In this article, we explore the Scikit-LLM library and implement a zero-shot text classifier on a demo dataset.
Setup and Installation
The Scikit-LLM package is available as a PyPI package, making it easy to install using pip. Run the command below to install the package.
Backend LLM Supports
The Scikit-LLM currently supports API integrations and locally supported large language models. We can also integrate custom APIs hosted on-premise or on cloud platforms. We review how to set up each of these in the next sections.
 
OpenAI
The GPT models are the most widely used language models worldwide and have multiple applications built on top of them. To set up an OpenAI model using the Scikit-LLM package, we need to configure the API credentials and set the model name we want to use.
from skllm.config import SKLLMConfig
SKLLMConfig.set_openai_key("")
SKLLMConfig.set_openai_org("")
Once the API credentials are configured, we can use the zero-shot classifier from the Scikit-LLM package that will use the OpenAI model by default.
from skllm.models.gpt.classification.zero_shot import ZeroShotGPTClassifier
clf = ZeroShotGPTClassifier(model="gpt-4")
 
LlamaCPP and GGUF models
Even though OpenAI is significantly popular, it can be expensive and impractical to use in some cases. Hence, the Scikit-LLM package provides in-built support for locally running quantized GGUF or GGML models.
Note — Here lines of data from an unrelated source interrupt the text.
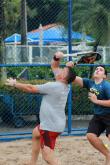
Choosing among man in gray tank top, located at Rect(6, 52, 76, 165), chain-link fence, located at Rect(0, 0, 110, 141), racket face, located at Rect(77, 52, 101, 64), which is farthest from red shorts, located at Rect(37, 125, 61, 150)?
chain-link fence, located at Rect(0, 0, 110, 141)

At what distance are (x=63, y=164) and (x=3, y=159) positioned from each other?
946 millimetres

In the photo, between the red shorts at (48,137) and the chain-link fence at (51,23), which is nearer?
the red shorts at (48,137)

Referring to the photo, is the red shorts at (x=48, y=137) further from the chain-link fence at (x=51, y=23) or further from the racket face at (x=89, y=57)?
the chain-link fence at (x=51, y=23)

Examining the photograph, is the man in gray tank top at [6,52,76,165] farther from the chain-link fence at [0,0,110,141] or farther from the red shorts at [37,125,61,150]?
the chain-link fence at [0,0,110,141]

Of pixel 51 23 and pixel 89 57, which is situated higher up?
pixel 51 23

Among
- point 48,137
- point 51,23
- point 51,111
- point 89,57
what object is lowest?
point 48,137

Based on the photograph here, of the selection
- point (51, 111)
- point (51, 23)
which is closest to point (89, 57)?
point (51, 111)

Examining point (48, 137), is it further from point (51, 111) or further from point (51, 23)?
point (51, 23)

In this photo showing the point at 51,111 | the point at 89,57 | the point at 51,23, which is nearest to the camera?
the point at 51,111

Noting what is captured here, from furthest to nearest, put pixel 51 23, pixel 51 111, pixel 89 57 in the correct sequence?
pixel 51 23 → pixel 89 57 → pixel 51 111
We need to install supporting packages that help in using the llama-cpp package to run the language models.
Run the below commands to install the required packages:
pip install 'scikit-llm[gguf]' --extra-index-url https://abetlen.github.io/llama-cpp-python/whl/cpu --no-cache-dir
pip install 'scikit-llm[llama-cpp]'
Now, we can use the same zero-shot classifier model from Scikit-LLM to load GGUF models. Note, that only a few models are supported currently. Find the list of supported models here.
We use the GGUF-quantized version of Gemma-2B for our purpose. The general syntax follows gguf::
Use the below code to load the model:
from skllm.models.gpt.classification.zero_shot import ZeroShotGPTClassifier
clf = ZeroShotGPTClassifier(model="gguf::gemma2-2b-q6")
 
External Models
Lastly, we can use self-hosted models that follow the OpenAI API standard. It can be running locally or hosted on the cloud. All we have to do is provide the API URL for the model.
Load the model from a custom URL using the given code:
from skllm.config import SKLLMConfig
SKLLMConfig.set_gpt_url("https://localhost:8000/")
clf = ZeroShotGPTClassifier(model="custom_url::")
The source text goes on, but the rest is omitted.